For the Stockyard Hill project Nexans is providing its range of Nexans WINDLINK solutions consisting of a variety of 33kV power cables manufactured at Nexans China facility in Yanggu, China, with aluminium conductor cross-sections ranging from 95 to 1,000mm2. Building on its expertise in network engineering, Nexans offers a capability to manufacture the cables in long continuous lengths, allowing for an optimised cable network layout with a minimum number of joints.
As part of its complete end-to-end service, Nexans Olex subsidiary Nexans Australmold is also supplying the underground junction cabinets for the cables, the indoor terminations for the substation connections and the tower end Ring Main Unit (RMU) connections.
A total of 275km of 33kV Nexans WINDLINK cables will be installed in trenches to collect the electricity produced by the individual wind turbines and feed it into three 33/132kV substations that will connect the wind farm to the local grid.
As the medium voltage (MV) collector system is one of the key expenditures in wind and solar farm projects, the Nexans and Marais Laying Technologies Australia consortium also created a unique design methodology to help Goldwind Australia address its CAPEX and OPEX challenges at Stockyard Hill.
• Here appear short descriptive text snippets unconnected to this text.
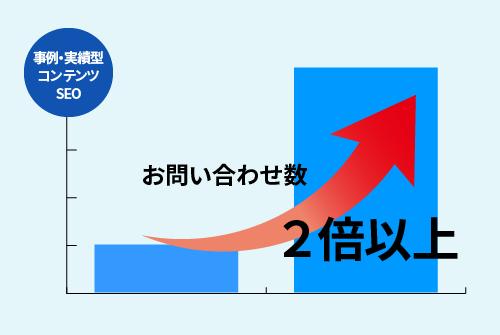 植田鍍金工業株式会社様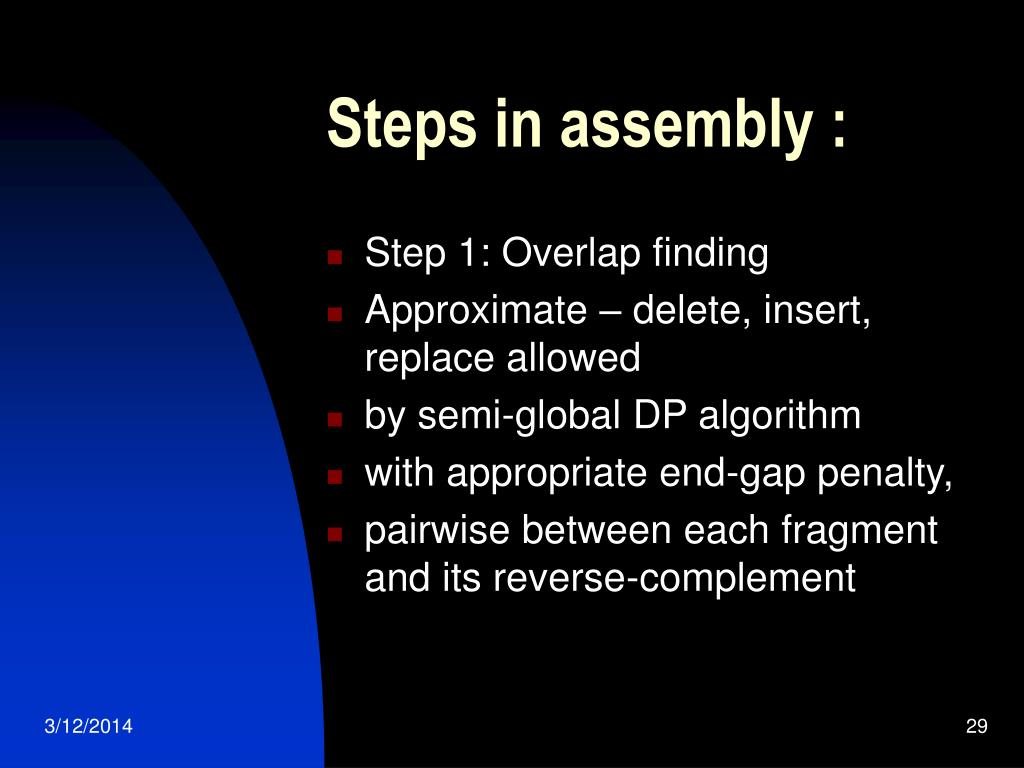 Steps in assembly :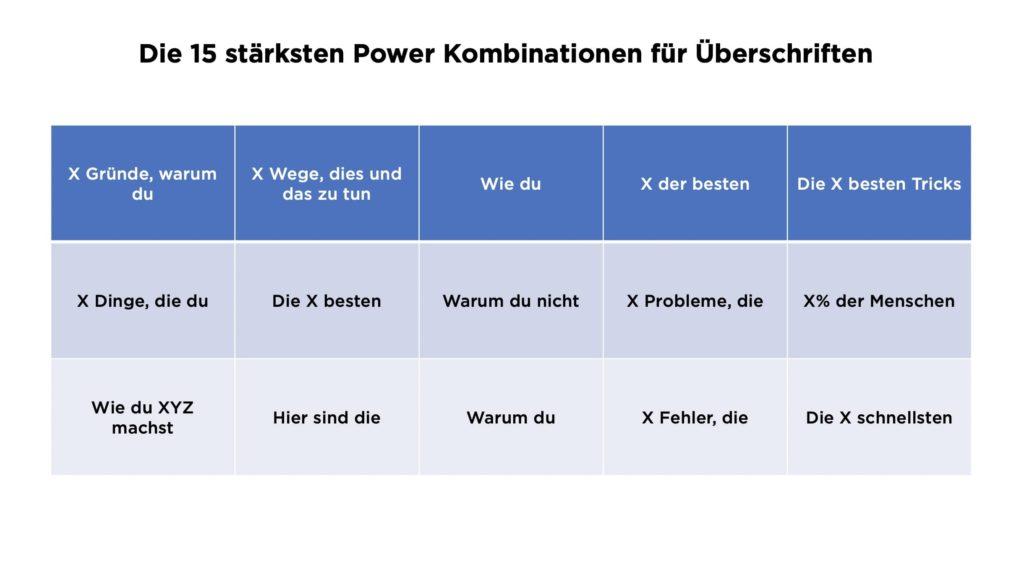 Powerkombinationen für Blog Überschriften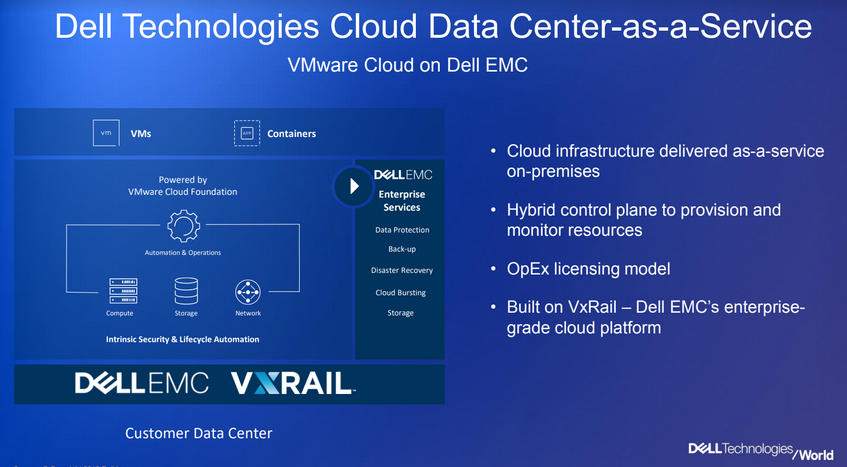 dell-data-center-as-a-service.png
Supported by Nexans Research Center in Lyon, France, the new integrated service allows to optimise the turbine collector grouping and MV system layout, design trench cross-sections, and choose the appropriate cables and accessories for the project. By avoiding splitting the design work among different companies involved in wind and solar farm construction, the service allows developers to exploit the existing synergies within their projects and consequently optimise the final costs all with a collector system warranty.
For instance, in the case of the Stockyard Hill project, the design optimisation service has allowed to take into account the detailed analysis of the soil thermal resistivity and its effect on cable temperature and has led to the redesign of the MV collector system to reduce the length and dimensions of trenches while protecting cable current ratings.
“We are delighted to bring our cutting-edge integrated solutions for underground network installation and existing network management to this ambitious project. This contract confirms the technological know-how Tesmec developed in the energy sector and renewable energy plants in particular,” commented Tesmec Chairman and CEO Ambrogio Caccia Dominioni. “This contract is the cornerstone of our partnership with Nexans that lays the foundation for our larger cooperation worldwide.”
“The Stockyard Hill Wind Farm is a perfect example of Nexans’ commitment to creating value for our customers by driving CAPEX and OPEX savings across their renewable energy projects,” said Veronique Stappers, Strategic Marketing Director for Industry and Solutions Business Group.
“We are honoured to join our forces with Tesmec in order to contribute to making wind and solar farm projects more competitive while driving the enhanced performance of the assets.”
Trenching and laying of the 33kV power cables, fibre optics and earthing cables for the first collector group of 13 turbines started in the fourth quarter 2018.
The 530 MW Stockyard Hill Wind Farm promises to be the largest wind farm in Australia and the Southern Hemisphere. The wind farm will have 149 turbines capable of producing enough electricity to power around 390,000 homes while also helping the state to save around two million tonnes of CO2 emissions a year. Located 35km west of Ballarat in Victoria’s central highlands, the project is expected to create up to 300 jobs during construction peaks on site and employ up to 25 permanent maintenance staff once the wind farm is complete.